Data Contracts are Essential: Using Pydantic models in our FastAPI backend was a lifesaver. By defining strict schemas (like GridHeatScoreResponse), we eliminated all bugs between our Python backend and our TypeScript/React frontend, allowing us to build faster with zero integration errors.

What's next for HeatQuest

Our technology is the foundation for a global, scalable platform. Our next steps move from a "game" to a real-world "green economy engine," connecting citizens, governments, and corporations.

Launch the Green Economy Engine (B2B/B2C) Our profiles and missions tables aren't just for game points. We will connect them to real-world value. We will partner with local organisations and city governments to sponsor missions. When a user completes a "tree planting" mission, they won't just get 100 points; they'll get a real-world reward (like a $5 voucher or a direct payment) funded by that sponsor. This turns our app into an economic engine that pays citizens to actively cool their own neighbourhoods.

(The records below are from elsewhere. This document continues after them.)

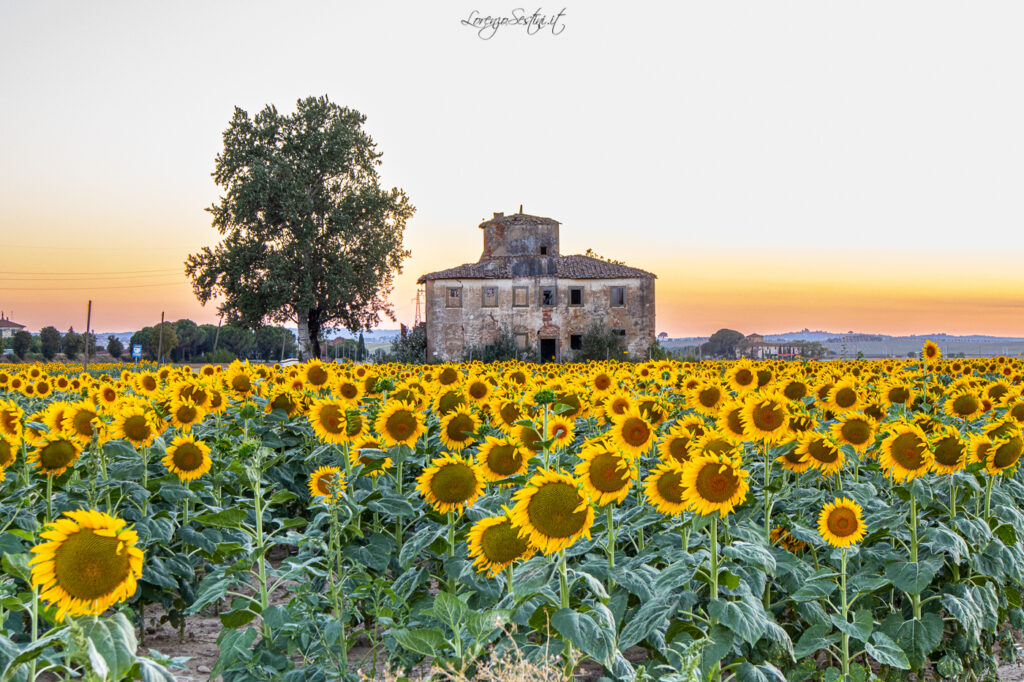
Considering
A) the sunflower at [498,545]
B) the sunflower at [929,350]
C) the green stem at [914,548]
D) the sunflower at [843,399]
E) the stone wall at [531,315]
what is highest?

Scale as an "Impact-as-a-Service" Platform (B2G) Our "Smart Cache" and on-demand analysis API are powerful. We will productize this backend and sell it directly to city governments and urban planners, especially in low-income countries. We can provide them with a live, high-resolution dashboard showing precisely where heat is a critical risk. This allows them to allocate public funds for green infrastructure (like new parks or cool roofs) with maximum impact, saving money and lives.
Deploy the Fully Automated AI Engine (Global Scale) To "upload this to all low-income countries," we can't manually create missions. This is where our AI becomes the key. By fully activating our Vertex AI (Gemini) vision models, the AI won't just infer a cause from numbers; it will see the "paved parking lot" or "bare school rooftop" from Mapbox satellite imagery. This allows us to auto-generate thousands of hyper-local missions in any new city, making our integration and scaling instant.

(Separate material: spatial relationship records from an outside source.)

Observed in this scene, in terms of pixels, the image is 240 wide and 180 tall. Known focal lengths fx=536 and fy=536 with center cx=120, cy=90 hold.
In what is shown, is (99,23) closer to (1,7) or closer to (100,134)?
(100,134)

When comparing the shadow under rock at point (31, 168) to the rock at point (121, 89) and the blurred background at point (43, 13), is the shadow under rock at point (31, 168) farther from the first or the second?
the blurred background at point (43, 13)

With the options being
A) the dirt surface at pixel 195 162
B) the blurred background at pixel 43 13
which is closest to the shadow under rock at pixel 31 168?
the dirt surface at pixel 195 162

Prove the ROI (Data-as-a-Service) This is our ultimate business model. Our "Feedback Loop" (re-scanning a cell 6 months after a mission) is our key data product. We can provide our government and corporate partners with verifiable reports that prove their investment worked. We can show them a chart: "Your sponsored missions in this district actually lowered the average heat_score by 3.4°C." This data provides the accountability and "Return on Investment" (ROI) they need to fund the platform long-term.